Re: Placing an Item on the Agenda of the February 24th, 2014 General Meeting

I was surprised and disappointed to learn that Teva Pharmaceutical Industries Ltd. (Teva) published last Friday a notice for a shareholders meeting on February 24th, 2014 (the General Meeting),  without placing on the agenda thereof the important matters we discussed. Hence, I have no choice but to send this letter.

In our meetings, I expressed my view that Teva’s Board of Directors is over-sized, lacks required global pharma experience and is plagued by conflicts of interest and governance failings. Teva and the newly appointed CEO need a board that can offer pharma-seasoned advice, counsel and mentoring. A board that is independent and free of conflicts of interest.

Furthermore, Teva’s Articles of Association are a collection of clauses that promote entrenchment of its Board members rather than the interests of Teva and its shareholders, or solid corporate governance.

To ameliorate director entrenchment issues, I intend (together with one or more additional shareholders), to approach Teva formally to place on the agenda of the upcoming General Meeting a resolution amending Teva’s Articles of Association, as follows:

1.           To reduce the size of Teva’s board to 12 directors (without Board discretion to set another number), cancel the staggered-board structure and substitute the present nomination process, which obstructs shareholders’ ability to propose director-nominees, by an alternate process for enabling shareholders to put forward candidates for election (articles 58 and 60).

2.           To obliterate excessive obstacles to shareholders’ ability to call a shareholders meeting or place items on the agenda of a shareholders meeting (articles 34 and 37).

3.           To require a supermajority of 2/3 (two thirds) for amendment of certain articles, while requiring an ordinary majority for the amendment of the remaining articles (article 106).

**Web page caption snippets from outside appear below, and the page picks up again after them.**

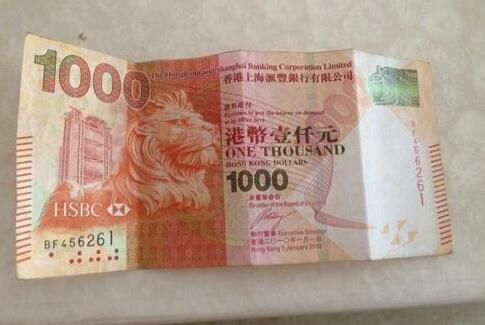 人民币兑换港币汇率是多少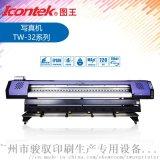 Icontek圖王大寬幅戶外寫真機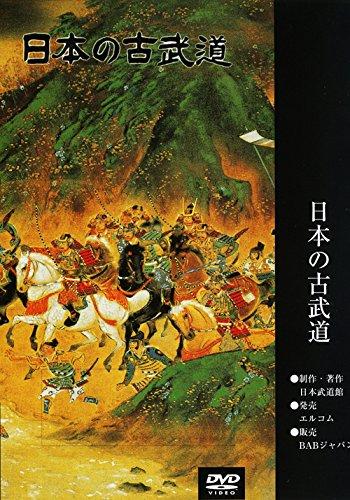 日本の古武道  水鴎流武術 [DVD]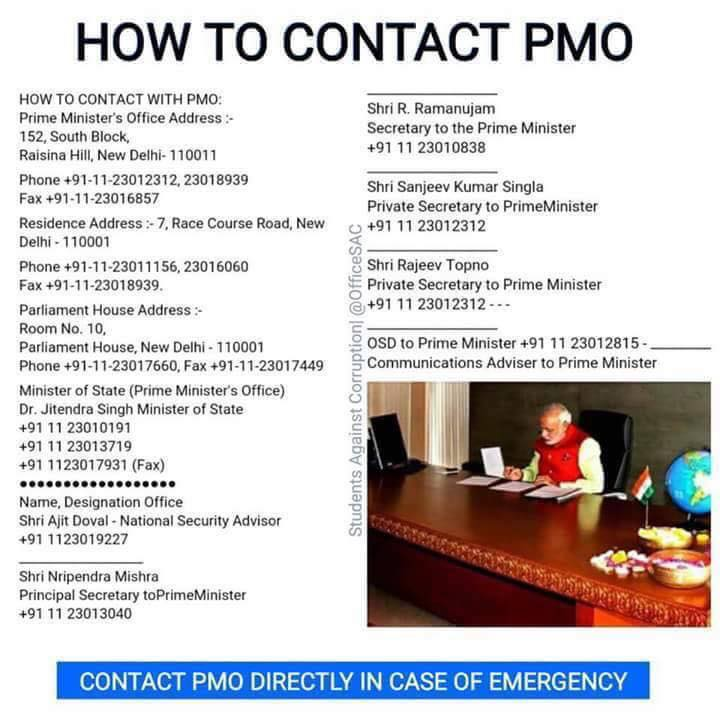 How to contact prime minister s office pmo consumer - Prime minister of india office address ...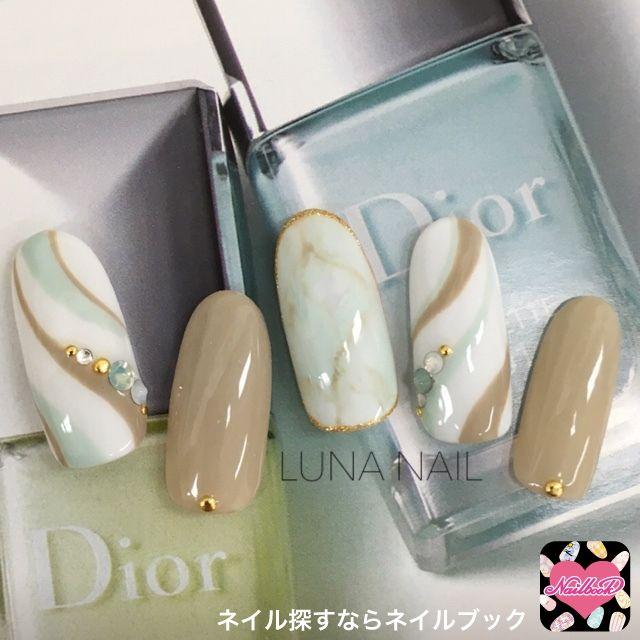 Nail art dégradé effet marbre en trois couleurs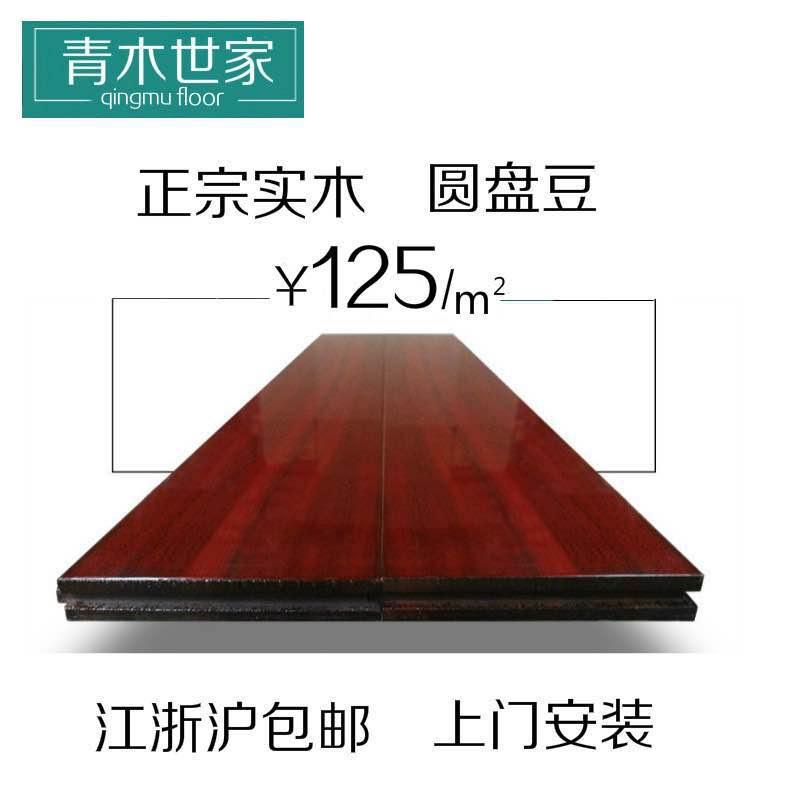 纯实木地板3A级圆盘豆18mm超耐磨卧室哑光环保免龙骨厂家直销特价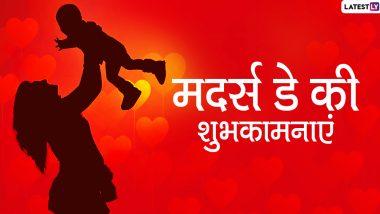 Happy Mother's Day 2020 Wishes: मातृ दिवस पर इन हिंदी Facebook Messages, WhatsApp Stickers, GIF Greetings, Images, SMS, Wallpapers, Quotes के जरिए दें अपनी प्यारी मां को मदर्स डे की शुभकामनाएं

Adoption of the resolution above shall require an ordinary majority (the default majority under the Companies Law), as article 106 of Teva’s Articles of Association is null and void.

Notwithstanding, as I have stated to you in the past, I believe it is far more desirable for Teva, its shareholders and its directors, that such a resolution be initiated by Teva’s Board rather than be imposed by shareholders. Therefore, we will make no formal demand to place the above resolution on the agenda before Thursday, January 24th, 2014.

If Teva’s Board refuses to place the above resolution on the agenda, that would constitute an act of further promotion of entrenchment on Teva’s Board, rather than promotion of the interests of Teva and its shareholders and an apparent breach of the directors’ duty of loyalty.

The documentation published for the upcoming General Meeting is presently under review and the right to express a position thereon, and any other rights, are expressly reserved.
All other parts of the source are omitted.